▶ [Instruções a seguir]
De acordo com o trecho selecionado, há quanto tempo o catastrófico desemprego maltrata o país?

------ Trecho selecionado ------

Normalmente se costuma mostrar pela televisão a fome em outros estados. Esquecem de flagrar a fome na esquina de nossa rua, ou na capital paulista. Por que será? O metropolitanismo é lindo! É lindo sim! Mas, a exuberância, o luxo de grandes cidades européias não esconde, ou não procuram esconder nada que seja miserável, posto que não existe essa miserabilidade de barracos em cima de barracos, próximo a um córrego, que faz o trabalho de transportar o esgoto a céu aberto, porque o poder sequer se preocupa com a infra-estrutura sanitária.



A República deve lamentar muito a abolição do cativeiro, estrategicamente realizado pela Monarquia. A República tenta por todos os meios fazer dos cidadãos humildes, os novos cativos. Isto a gente não vê escrito por aí. Nem ouve ninguém dizer. Mas, percebe-se pelo comportamento típico dos políticos brasileiros. E também se percebe pelo número de esfomeados; pelo catastrófico desemprego que nos maltrata há quase quinze anos; pela falta de oportunidades; de crescimento econômico, que todos os governos sujeitam o nosso país.



Os desmaios são motivados pela fome, que por sua vez grassa em razão da péssima renda de que somos vítimas, em todo o país.

------ Informações fornecidas ------

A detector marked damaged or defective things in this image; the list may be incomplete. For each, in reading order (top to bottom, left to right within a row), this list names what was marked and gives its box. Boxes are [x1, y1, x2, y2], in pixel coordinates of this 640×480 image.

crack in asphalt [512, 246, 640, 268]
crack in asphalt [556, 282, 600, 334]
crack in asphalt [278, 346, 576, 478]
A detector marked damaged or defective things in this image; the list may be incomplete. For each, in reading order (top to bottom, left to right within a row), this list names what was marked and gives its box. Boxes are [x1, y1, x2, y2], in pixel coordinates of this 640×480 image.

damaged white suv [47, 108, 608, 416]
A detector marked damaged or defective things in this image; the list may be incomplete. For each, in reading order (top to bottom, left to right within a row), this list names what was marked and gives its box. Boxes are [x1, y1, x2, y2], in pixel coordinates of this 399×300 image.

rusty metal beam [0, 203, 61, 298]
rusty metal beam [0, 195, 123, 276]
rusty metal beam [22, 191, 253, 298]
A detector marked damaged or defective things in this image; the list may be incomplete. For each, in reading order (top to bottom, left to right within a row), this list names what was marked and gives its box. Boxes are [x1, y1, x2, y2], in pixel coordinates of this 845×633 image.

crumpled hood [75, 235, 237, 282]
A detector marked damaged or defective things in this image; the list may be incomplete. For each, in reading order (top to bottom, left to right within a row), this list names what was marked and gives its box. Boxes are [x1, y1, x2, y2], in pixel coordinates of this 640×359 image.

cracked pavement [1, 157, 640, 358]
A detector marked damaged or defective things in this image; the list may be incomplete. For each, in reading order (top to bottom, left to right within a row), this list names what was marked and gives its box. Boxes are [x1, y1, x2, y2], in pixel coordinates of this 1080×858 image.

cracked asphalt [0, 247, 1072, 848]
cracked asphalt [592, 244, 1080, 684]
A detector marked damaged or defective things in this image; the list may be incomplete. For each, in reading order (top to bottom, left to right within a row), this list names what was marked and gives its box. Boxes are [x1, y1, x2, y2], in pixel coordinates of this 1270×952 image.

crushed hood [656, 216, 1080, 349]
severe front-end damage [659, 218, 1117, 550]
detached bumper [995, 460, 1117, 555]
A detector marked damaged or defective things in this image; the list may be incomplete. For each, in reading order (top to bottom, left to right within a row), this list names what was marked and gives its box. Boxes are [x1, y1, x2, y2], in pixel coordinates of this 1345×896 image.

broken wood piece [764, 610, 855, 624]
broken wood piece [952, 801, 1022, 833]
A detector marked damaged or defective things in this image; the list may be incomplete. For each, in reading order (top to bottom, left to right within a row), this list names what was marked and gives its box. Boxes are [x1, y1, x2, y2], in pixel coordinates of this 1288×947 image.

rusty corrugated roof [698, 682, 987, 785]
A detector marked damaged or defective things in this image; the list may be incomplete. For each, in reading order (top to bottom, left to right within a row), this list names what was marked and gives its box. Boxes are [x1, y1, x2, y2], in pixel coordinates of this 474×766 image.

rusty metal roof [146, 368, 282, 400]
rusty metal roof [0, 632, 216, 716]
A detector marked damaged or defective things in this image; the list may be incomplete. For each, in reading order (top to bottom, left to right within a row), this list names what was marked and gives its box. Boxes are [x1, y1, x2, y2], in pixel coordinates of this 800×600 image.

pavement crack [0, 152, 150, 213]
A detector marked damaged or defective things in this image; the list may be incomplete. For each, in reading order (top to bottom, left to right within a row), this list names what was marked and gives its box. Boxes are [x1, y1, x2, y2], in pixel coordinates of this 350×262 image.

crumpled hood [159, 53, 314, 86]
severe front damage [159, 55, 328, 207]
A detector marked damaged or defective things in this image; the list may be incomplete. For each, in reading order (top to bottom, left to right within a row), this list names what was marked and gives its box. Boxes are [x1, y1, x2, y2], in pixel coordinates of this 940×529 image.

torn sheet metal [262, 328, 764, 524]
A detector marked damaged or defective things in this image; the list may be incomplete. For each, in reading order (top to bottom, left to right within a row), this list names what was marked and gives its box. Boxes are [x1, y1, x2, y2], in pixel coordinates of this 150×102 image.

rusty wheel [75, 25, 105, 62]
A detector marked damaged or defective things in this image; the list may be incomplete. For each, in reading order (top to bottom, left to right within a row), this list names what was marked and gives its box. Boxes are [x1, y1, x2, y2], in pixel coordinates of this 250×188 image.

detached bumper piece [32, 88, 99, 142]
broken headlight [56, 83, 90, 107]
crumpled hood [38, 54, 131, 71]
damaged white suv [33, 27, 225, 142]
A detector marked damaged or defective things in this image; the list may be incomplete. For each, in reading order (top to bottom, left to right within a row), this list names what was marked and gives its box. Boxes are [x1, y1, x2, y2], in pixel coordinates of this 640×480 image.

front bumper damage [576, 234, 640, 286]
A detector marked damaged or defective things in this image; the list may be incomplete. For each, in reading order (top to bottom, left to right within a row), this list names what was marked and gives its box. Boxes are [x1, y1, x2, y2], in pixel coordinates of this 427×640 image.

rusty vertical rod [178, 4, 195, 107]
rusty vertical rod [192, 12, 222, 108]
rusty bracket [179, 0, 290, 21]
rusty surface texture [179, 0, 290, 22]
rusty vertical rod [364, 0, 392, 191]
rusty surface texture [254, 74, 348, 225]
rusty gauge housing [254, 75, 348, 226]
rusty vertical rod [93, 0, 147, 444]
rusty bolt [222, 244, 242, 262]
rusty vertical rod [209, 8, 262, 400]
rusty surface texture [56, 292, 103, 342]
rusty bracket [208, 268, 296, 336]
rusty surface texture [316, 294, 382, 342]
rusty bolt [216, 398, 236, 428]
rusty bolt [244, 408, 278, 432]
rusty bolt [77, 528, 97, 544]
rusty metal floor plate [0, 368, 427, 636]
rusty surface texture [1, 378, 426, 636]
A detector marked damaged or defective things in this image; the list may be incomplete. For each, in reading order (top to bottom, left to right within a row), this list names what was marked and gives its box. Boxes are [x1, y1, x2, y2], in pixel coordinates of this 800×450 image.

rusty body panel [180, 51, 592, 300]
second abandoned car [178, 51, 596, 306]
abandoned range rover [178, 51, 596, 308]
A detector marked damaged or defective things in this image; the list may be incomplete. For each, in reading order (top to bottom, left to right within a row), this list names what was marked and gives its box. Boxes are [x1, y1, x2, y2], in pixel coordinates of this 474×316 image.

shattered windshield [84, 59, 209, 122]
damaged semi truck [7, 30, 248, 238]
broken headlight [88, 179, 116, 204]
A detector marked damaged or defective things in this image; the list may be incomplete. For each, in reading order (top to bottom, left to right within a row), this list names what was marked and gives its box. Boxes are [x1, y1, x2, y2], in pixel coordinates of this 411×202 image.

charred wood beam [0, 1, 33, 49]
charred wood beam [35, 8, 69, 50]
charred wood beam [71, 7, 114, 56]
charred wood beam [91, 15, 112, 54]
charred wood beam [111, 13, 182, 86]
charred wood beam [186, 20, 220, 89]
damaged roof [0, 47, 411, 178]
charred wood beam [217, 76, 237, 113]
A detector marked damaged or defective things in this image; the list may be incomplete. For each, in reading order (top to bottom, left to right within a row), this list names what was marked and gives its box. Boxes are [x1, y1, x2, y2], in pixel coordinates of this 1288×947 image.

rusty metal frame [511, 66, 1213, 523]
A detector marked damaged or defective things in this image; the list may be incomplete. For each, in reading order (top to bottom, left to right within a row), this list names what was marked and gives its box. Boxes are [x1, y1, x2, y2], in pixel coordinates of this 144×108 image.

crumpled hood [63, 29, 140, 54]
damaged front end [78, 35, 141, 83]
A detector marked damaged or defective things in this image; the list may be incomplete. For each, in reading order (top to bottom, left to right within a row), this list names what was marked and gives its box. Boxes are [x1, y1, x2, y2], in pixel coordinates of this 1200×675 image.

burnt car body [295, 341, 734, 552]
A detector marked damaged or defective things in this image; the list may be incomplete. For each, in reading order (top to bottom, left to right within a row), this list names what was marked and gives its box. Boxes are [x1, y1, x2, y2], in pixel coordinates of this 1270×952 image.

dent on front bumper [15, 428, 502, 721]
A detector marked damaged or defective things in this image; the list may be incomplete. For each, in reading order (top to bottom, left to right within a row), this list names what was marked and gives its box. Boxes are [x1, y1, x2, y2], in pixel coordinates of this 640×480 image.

------

▶ [Sua solução]
Há quase quinze anos.